Бхакти-это привилегия чистой души, она не зависит от религий и конфессий.

Ханна, вам надо больше читать, изучать. Только спокойно, без вызова :smilies: 
Например, это:  http://www.vyasa.ru/books/tiacherBha...Gita/whoisgod/

http://www.krishna.ru/index.php?opti...793&Itemid=949

----------


## Александр Вольнов

> Вы про мои злые шутки? А я не шутила даже. Буддистам известно, что в конце Кали Юги люди вместо положенных 120 лет будут жить только 10 лет, их рост будет как у большой собаки, от пола 50см, если не 20см...и что будет просто повальная деградация, что ни отца, ни матери не будет, никаких родственных связей, все, извините, спят со всеми или вот "шашлычок из человеческой ноги" в порядке вещей...
> ну и когда настанет полная беспросветная темнота, т.е. духовное знание будет практически уничтожено, то вот придет Майтрейя Будда и спасет мир.
> У вайшнавов разве не ожидается Калки? А при этом разве не говорится про жестоких карликов- людей?
> Просто нет цитаты под рукой, но это всем буддистам известно.
> Поэтому я так "тупо" над Кришной не шутила, не шучу и не буду шутить...это не мой уровень.
> Так что сейчас - Сатья Юга, золотой век, по сравнению с тем, что будет...
> Харе Кришна!


Я писал не конкретно про этот пост, а про множество Ваших высказываний на это форуме, где Вы явно высмеиваете и деяния Кришны и саму идею его, как Шри Бхагавана.




> Конечно, если принять за основу, что только у вайшнавов великая истина, а она неоспорима, и это бхакти.
> То вот ни буддисты, ни мусульмане, которые тоже сильно любят Аллаха, ни христиане - никто не прав, все ересь, только мы великие и спасемся.
> Что за бред, Александр? 
> Вы поизучайте другие религии, и найдете много общего, просто люди на разных уровнях сознания понимают Бога по разному.
> И если буддисты его уже видят без формы и сливаются с ним, это не значит, что у них большая ересь, а тут мы умные такие и везунчики...
> 
> Просто вайшнавы не принимают слияние, сатьюджа кажется на санскрите, не помню, ну вот хочется вайшнавам служить как личность личности, а буддисты 
> от своей личности отказываются и сливаются с личностью Кришны, хотя они сами не знают, но это так здорово, что зачем обертывать в какие-то слова, ибо грех это - вдруг стать самим Богом и иметь возможность перерождаться по своей воле, а не как ветер кармы занесет...
> Молчу молчу...


1.Истина есть не только у вайнавов.
2.Бхакти - это любовь, а не истина.
3.В других религиях есть слова основателей, которые дошли до нас и это правда, а остальное(больше 90%) выдумки последователей и это ложь.Всё из-за того, что у них нету парампары, которая не допускает искажения.

→ Задание: Допишите следующую часть форумного спора о бхакти и разных религиях, начиная сразу после его последнего предложения. Строки, приведенные ниже, здесь не понадобятся.

→ Исходные данные:
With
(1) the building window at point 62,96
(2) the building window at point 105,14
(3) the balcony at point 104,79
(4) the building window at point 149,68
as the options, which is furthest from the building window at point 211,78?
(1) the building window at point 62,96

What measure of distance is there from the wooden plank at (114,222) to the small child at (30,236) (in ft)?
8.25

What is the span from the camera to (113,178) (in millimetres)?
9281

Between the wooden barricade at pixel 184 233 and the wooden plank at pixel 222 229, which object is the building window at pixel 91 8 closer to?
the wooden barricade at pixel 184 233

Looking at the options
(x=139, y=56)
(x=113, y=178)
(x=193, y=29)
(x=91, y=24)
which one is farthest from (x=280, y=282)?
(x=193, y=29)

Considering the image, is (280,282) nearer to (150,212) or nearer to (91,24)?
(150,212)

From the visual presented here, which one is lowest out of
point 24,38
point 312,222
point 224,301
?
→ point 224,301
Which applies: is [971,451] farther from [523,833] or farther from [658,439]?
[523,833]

---

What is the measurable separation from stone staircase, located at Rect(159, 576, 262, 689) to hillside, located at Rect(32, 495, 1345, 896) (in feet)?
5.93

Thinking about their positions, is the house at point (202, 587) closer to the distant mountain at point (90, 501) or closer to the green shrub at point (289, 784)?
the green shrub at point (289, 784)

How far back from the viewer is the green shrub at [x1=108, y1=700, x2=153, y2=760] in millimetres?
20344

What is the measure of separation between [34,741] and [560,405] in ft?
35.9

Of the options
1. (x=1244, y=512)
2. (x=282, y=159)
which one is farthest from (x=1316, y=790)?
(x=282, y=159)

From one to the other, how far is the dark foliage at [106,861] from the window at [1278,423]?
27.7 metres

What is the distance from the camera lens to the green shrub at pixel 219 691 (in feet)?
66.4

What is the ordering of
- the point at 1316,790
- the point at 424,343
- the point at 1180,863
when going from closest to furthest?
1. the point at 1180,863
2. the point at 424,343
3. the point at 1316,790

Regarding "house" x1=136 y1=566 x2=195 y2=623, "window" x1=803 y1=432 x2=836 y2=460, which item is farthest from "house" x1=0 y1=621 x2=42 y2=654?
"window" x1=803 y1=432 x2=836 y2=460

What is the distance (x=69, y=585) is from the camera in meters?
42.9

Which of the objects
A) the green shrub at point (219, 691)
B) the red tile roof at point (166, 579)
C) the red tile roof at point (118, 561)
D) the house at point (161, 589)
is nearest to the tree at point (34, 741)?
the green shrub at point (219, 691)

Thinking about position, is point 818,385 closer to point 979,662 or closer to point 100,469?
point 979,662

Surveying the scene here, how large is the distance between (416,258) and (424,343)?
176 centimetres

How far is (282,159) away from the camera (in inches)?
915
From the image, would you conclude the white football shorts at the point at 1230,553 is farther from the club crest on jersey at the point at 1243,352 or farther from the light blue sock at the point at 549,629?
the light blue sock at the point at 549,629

→ Результат упражнения:
4.Я достаточно изучал другие религии и общего там есть только маленькие капли, который, как я уже писал, остались от высказываний основателя, а в остальном одна ересь.
5.Буддисты входят в брахмаджйоти и не теряют свою личностную форму, потому что джива не может исчезнуть.И поселяются они там не на вечно, а на некоторое время.Плюс мы созданы для того, чтобы строоить отношения с Кришной, а не для растворения в его сиянии, но он по своей милости исполняет наши эгоистичные желания.
6.Вайшнавам не "хочется", они выполняют то, что хочет Кришна.Если бы Вы читали Бхагавад-Гиту, то знали бы, что ему больше нравится когда с ним строят отношения, а не когда люди мотивируемые своим эго хотят исчезнуть.Сливаются они не с Кришной, а как у же говорил, с его сиянием.
7.Что у Вас за посылы про "стать Богом"?Если Вы считаете что джива может стать такой же могущественной как Шри Бхагаван, то тогда вообще не вижу смысла спорить с Вами.

----------


## Hanna

Кастурика дд, я не изучала христианство, я больше знаю про буддизм, он как то ближе к вайшнавизму...даже территориально.
Слишком у христиан все строго, хотя вот Святая Тереза признавалась о любви к Господу в духе...молчу молчу...

И потом - какой вызов? я живу так далеко, что никогда преданных из Москвы не увижу, с их жесткой организацией и иерархией...
А форум - свободное общение ведь, людей с разных городов и стран?
Я сама по себе. Меня строить и причесывать не надо.

----------


## Hanna

Где это я высмеивала Бхагавана? Приведите мое же сообщение.

Когда про "Шиву привязали к дереву"? 
Ну так Шиве бы было очень приятно, что дети с ним играют, тем более сам Кришна, Баларам и друзья пастушки...
Даже Лакшми не пустили во Вриндаван из-за слишком большой претензии, а она так хотела, такие аскезы предпринимала.
Расскажите мне про Лакшми, если про Шиву вам еще нельзя.

----------


## Александр Вольнов

> Где это я высмеивала Бхагавана? Приведите мое же сообщение.
> 
> Когда про "Шиву привязали к дереву"? 
> Ну так Шиве бы было очень приятно, что дети с ним играют, тем более сам Кришна, Баларам и друзья пастушки...
> Даже Лакшми не пустили во Вриндаван из-за слишком большой претензии, а она так хотела, такие аскезы предпринимала.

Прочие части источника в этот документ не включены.